The risk of inflation caused by tariffs ensured that central banks would take a more cautious approach, according to the House. “The greater the world’s uncertainty means the Fed will become more predictable in standby mode,” he said.
More details from personal finance:
Consumer outlooks sink as fears of recession take hold
Here is the breakdown of inflation for February 2025
This step is “really important” for home sellers in 2025
Federal fund rates set out what banks charge each other for lending overnight, but also affect many of the many borrowing and savings rates Americans see every day.
When the Fed hiked rates in 2022 and 2023, borrowing costs for most consumers quickly followed suit. The central bank began lowering its benchmark rate late last year, but consumer rates are still rising, with credit card annual rates falling slightly from an all-time high.
“The pressure on household budgets is merciless,” said Greg McBride, chief financial analyst at Bankrate.com.
If federal funding rates drop, consumers will also reduce their borrowing costs, and it could be cheaper to borrow money to buy a home or car.
But for now, even if the Fed is on the sidelines, consumers who struggle with the weight of high prices and high borrowing costs can see some relief, experts say. Mortgages, car loans and credit cards are already low.
Credit Card
Most credit cards have variable rates, so they are directly connected to the Fed’s benchmarks.
The central bank has been stable over the past few meetings, but the average annual rate has been eased. According to Bankrate, the average credit card rate has fallen to 20.09%, starting from 20.27% at the beginning of the year. That’s just after the rate reduction that’s already been enabled.
“Credit card fees have fallen from record highs in 2024,” said Matt Schultz, chief credit analyst at LendingTree. “March was the sixth monthly decline, but the decline fell as Bed rate cuts came back further in the rearview mirror.”
Home loan
The 15- and 30-year mortgage rates are fixed, and these rates are also lower as the majority are tied to Treasury yields and the economy.
Uncertainty about tariffs and concerns about recession has lowered consumer outlook. “Mortgage rates are falling due to concerns about economic weakness,” McBride said.
But “it’s not the type of environment that provides a sustainable boost to the housing market,” he added.

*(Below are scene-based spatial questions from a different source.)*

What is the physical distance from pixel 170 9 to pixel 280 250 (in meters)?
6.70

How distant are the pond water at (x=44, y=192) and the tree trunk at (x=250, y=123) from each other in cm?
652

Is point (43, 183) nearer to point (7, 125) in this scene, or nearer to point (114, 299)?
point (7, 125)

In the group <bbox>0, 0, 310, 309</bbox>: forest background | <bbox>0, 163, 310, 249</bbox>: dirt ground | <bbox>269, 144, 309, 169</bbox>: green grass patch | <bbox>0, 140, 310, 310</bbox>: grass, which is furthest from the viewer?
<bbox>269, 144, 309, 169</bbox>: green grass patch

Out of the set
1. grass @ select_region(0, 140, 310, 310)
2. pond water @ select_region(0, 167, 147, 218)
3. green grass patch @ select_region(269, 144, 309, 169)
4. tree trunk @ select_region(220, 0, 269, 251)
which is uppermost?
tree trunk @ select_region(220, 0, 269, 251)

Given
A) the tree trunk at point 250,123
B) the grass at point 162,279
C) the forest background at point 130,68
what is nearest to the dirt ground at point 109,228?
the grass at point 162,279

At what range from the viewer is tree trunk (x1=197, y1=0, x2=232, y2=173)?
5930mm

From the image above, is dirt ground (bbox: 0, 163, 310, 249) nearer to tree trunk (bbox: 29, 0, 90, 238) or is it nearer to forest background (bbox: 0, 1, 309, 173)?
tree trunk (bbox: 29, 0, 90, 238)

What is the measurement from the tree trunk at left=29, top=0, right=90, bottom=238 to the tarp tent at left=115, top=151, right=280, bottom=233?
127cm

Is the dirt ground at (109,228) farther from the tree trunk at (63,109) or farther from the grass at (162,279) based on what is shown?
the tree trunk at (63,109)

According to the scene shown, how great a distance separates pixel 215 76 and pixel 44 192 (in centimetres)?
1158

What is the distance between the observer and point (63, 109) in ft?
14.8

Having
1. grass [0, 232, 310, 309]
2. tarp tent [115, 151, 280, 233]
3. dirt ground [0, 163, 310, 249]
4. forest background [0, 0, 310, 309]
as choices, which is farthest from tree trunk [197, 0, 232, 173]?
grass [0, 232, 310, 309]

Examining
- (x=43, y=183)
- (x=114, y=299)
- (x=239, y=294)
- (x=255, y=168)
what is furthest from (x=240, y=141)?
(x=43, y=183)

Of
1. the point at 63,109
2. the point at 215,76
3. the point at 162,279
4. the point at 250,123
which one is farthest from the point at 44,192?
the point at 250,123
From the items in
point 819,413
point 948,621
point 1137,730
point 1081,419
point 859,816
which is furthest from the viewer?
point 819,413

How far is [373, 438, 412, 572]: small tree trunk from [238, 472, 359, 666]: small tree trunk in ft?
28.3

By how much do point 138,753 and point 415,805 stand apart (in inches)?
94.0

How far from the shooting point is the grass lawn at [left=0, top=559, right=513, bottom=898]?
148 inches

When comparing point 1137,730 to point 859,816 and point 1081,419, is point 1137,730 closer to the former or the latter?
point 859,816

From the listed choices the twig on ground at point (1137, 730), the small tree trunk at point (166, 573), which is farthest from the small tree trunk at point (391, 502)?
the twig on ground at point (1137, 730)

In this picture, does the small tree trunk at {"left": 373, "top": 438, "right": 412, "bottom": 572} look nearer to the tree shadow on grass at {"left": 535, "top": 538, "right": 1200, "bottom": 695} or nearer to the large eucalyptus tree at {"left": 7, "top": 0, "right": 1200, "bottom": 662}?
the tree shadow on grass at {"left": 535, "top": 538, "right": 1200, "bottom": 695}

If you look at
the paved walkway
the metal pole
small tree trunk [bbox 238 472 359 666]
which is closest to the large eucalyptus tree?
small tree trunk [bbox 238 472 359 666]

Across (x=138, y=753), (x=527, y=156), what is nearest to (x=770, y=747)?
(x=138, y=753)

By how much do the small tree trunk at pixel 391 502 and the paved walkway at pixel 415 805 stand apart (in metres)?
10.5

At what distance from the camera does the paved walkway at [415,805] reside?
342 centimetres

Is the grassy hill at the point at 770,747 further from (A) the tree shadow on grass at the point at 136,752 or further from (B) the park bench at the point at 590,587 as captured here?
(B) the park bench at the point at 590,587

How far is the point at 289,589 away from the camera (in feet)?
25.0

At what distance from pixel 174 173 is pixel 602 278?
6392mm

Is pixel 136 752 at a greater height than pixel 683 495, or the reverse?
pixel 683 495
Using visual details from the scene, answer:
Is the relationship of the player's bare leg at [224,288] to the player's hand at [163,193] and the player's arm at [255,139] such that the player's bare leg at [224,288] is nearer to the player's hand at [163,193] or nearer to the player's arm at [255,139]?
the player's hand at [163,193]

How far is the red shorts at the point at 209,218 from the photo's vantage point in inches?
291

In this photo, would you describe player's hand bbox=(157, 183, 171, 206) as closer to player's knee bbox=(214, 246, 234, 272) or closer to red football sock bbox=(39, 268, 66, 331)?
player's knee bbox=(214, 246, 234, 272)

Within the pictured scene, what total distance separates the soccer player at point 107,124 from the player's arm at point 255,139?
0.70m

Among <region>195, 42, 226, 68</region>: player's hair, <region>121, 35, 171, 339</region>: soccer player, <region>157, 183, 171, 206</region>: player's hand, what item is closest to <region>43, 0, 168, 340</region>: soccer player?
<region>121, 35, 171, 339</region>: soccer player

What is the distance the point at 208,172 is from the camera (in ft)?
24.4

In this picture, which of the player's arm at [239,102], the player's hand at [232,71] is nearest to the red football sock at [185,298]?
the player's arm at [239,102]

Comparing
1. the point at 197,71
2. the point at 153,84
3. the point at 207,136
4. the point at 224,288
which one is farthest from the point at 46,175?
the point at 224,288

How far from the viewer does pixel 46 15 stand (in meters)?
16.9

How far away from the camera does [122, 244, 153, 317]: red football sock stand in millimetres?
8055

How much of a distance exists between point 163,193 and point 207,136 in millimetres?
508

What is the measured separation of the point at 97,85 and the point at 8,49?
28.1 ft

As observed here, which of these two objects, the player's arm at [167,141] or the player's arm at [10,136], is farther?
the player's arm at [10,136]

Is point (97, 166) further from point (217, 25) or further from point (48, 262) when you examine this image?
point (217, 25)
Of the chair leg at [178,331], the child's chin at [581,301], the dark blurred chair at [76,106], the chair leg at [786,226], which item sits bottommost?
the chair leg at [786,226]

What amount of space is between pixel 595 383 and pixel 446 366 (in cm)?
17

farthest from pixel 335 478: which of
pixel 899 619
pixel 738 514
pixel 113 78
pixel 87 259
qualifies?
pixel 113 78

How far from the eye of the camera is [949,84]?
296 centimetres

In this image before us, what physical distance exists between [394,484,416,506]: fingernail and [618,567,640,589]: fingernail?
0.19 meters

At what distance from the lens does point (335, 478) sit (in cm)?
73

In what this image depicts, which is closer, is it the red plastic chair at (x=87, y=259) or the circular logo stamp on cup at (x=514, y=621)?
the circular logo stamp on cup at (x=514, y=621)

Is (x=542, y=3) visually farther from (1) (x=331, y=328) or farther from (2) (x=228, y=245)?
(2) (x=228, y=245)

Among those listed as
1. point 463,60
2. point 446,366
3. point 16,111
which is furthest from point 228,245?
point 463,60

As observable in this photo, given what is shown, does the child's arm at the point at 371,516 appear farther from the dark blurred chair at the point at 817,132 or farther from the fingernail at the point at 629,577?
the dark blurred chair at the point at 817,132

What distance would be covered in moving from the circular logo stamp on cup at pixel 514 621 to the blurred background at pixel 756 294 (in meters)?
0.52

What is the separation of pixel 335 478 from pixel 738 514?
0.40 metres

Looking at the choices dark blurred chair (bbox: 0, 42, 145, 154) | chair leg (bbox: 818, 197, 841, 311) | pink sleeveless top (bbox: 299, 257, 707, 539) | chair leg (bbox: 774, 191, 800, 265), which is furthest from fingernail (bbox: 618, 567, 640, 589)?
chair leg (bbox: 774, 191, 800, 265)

According to Mortgage News Daily, the average rate for a 30-year fixed-rate mortgage is 6.78% as of March 19th, and the fixed-rate for 15-year is 6.24%.
Automatic loan
Auto loan fees are fixed, but payments are growing as car prices rise in addition to pressure from Trump’s trade policy.
“The prices on stickers are still very high and tariffs just make these prices higher,” McBride said.
Auto loan fees have also been back down from recent highs, but are still being extended annually. According to Edmunds, the average five-year new car loan rate is 7.2% for the week ended March 14th, while the average used car loan rate is 11.3%. At the end of 2024, these prices were 6.6% and 10.8% respectively.
Student loan
Federal student loan fees are also fixed, so most borrowers have some protection from the Fed’s moves and recent economic turmoil.
Undergraduates who earned direct federal student loans between 2024 and 25 will pay 5.50% to 6.53% in 2023 and 24. Interest rates for the next grade are based in part on the 2010 Ministry of Finance’s May auction.
Private student loans tend to have variable rates tied to Prime, Treasury bills, or another rate index.
Save money
The advantage is, “Savings rates haven’t really changed that much. That’s good news,” McBride said. “Savings rates remain attractive levels, and the highest yields are still well above inflation.”
While central banks do not directly affect deposit rates, yields tend to correlate with changes in eligible federal funding rates.
According to Bankrate, Top Yield Online Savings Accounts currently pay an average of 4.4%. That’s down from about 5% last year, but the annual inflation rate is well above 2.8%.